Overnight, U.S. stocks were a mixed bag with the Dow Jones Industrial Average hitting an all-time high, while the Nasdaq Composite Index fell 1.1 percent, and the S&P 500 making a record high before ending the session 0.11 percent lower.

On the home front, Australia’s central bank is seen as certain to keep its benchmark interest rates at a record low of 1.5 percent, according to a Reuters poll.

The RBA eased twice last year but has since held steady as it balances the risk of fuelling further borrowing in the country’s red-hot property market against tepid inflation.

For the day, the ‘Big four’ banks were the biggest drags on the benchmark index, losing between 0.1 percent and 0.5 percent.

“I think in Australia no one is really buying banks at the moment as there is a royal commission on the banks and that is keeping the buyers away.” Weston added.
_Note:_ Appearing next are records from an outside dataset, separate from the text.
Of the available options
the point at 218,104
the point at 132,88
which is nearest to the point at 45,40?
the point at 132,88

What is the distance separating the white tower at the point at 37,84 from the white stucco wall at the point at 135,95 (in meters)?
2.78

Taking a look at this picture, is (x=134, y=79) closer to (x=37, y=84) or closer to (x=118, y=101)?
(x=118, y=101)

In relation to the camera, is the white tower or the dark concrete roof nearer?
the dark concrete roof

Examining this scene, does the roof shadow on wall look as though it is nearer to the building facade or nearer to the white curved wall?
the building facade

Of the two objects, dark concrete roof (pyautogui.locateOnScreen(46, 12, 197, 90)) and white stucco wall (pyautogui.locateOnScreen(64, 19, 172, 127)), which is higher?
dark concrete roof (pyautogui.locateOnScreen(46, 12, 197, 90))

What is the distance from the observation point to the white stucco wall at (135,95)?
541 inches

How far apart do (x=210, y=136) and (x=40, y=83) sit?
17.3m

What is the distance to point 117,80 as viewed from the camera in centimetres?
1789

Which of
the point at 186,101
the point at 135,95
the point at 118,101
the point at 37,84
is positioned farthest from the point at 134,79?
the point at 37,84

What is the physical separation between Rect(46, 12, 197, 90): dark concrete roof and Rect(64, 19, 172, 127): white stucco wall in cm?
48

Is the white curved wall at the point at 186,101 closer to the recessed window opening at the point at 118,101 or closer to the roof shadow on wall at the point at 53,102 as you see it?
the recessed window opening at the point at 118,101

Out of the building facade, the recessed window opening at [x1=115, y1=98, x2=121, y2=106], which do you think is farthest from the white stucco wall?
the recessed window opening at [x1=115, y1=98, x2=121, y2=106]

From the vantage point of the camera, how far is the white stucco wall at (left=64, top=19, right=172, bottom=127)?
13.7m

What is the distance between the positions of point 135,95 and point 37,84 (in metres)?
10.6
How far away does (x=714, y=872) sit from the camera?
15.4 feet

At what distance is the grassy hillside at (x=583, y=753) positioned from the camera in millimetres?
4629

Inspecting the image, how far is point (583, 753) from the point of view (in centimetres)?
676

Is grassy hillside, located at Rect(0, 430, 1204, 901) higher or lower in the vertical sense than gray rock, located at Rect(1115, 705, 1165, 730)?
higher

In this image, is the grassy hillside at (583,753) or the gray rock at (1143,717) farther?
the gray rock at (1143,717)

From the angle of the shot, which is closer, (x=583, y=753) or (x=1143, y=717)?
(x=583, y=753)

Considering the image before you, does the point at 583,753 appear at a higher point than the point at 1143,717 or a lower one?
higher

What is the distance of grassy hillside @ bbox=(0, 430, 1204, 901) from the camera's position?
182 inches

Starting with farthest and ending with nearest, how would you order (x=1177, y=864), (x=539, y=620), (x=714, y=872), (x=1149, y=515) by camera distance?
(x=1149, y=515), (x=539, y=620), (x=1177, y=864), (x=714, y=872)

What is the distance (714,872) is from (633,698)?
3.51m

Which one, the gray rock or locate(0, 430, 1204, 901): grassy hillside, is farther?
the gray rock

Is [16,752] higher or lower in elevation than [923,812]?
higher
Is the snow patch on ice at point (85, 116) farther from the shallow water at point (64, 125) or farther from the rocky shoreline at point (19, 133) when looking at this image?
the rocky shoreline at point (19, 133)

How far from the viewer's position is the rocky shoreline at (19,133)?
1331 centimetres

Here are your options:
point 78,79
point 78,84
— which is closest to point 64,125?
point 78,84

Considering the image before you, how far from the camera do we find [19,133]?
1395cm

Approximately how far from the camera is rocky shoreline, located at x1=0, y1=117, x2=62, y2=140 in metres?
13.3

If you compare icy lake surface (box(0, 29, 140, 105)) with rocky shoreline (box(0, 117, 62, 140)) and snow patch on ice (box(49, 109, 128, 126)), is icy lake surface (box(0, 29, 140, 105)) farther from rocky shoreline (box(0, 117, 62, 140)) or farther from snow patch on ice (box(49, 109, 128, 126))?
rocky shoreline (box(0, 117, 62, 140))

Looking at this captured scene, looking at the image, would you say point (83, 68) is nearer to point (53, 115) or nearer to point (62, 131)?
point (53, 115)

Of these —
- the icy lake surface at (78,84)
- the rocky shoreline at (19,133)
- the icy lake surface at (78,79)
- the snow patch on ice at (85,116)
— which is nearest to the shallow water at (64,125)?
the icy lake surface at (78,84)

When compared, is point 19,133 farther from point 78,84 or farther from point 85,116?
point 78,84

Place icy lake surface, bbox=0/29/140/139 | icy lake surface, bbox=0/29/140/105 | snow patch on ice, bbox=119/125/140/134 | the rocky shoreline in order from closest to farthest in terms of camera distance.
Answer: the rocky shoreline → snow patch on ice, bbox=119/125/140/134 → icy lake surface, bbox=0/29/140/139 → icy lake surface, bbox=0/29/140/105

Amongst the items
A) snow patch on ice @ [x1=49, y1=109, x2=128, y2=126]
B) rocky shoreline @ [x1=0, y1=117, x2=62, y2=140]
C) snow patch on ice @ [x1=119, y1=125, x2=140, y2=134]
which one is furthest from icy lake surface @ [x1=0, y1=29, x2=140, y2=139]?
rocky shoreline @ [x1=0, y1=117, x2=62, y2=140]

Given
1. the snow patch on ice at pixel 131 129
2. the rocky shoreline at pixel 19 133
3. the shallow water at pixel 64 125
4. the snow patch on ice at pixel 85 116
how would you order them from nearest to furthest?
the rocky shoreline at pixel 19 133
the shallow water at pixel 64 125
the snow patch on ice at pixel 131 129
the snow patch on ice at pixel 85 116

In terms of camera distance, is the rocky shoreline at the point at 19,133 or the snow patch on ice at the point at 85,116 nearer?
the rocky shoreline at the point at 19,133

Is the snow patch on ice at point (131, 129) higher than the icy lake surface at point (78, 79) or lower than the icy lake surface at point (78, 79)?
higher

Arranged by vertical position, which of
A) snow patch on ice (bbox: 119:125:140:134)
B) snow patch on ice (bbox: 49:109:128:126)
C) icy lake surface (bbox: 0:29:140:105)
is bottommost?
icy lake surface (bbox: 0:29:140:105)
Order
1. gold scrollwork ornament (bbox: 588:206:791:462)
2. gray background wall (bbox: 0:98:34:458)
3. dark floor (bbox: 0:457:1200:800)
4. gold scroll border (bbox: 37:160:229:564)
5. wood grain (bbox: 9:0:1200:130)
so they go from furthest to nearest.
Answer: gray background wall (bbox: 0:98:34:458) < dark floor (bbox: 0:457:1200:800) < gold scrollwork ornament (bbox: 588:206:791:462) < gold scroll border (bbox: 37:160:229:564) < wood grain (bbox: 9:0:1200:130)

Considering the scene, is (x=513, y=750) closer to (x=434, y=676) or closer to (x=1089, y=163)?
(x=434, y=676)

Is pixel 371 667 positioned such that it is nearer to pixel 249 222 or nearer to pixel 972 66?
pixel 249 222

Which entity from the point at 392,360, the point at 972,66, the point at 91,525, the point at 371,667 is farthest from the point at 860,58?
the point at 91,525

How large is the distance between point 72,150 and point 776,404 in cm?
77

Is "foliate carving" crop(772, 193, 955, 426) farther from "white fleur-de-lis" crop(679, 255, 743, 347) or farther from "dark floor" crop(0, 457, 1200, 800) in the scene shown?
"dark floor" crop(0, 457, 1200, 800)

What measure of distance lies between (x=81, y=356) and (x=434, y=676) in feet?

The Australian government is holding a wide-ranging inquiry into a scandal-hit finance sector, arguing one was needed to restore public confidence as it reversed its long-held opposition amid mounting political pressure.

Lithium miner Orocobre was the worst performer, down 4.4 percent.

Miner BHP Billiton lost 0.7 percent, hurt further by an overnight downturn in oil prices, while Rio Tinto fell 1.2 percent.

Tech stocks mirrored their U.S. counterparts, with the local tech index down 0.6 percent as REA Group fell 2.7 percent.

On the upside, miner South32 was among the top performers on the benchmark index, up 4.6 percent.

The company on Tuesday announced that it expects capital expenditure in fiscal 2018 to be about $470 million, below its previous forecast of $500 million, and reaffirmed its production guidance for all of its operations in fiscal 2018.

Telstra extended gains, hitting its highest in seven weeks, up as much as 2.6 percent, while Woodside Petroleum added 0.7 percent.

New Zealand’s benchmark S&P/NZX 50 index edged 0.12 percent, or 9.7 points, lower to 8,175.17.

Fletcher Building was the top gainer on the benchmark, up 0.9 percent, while a2 Milk fell 1.3 percent.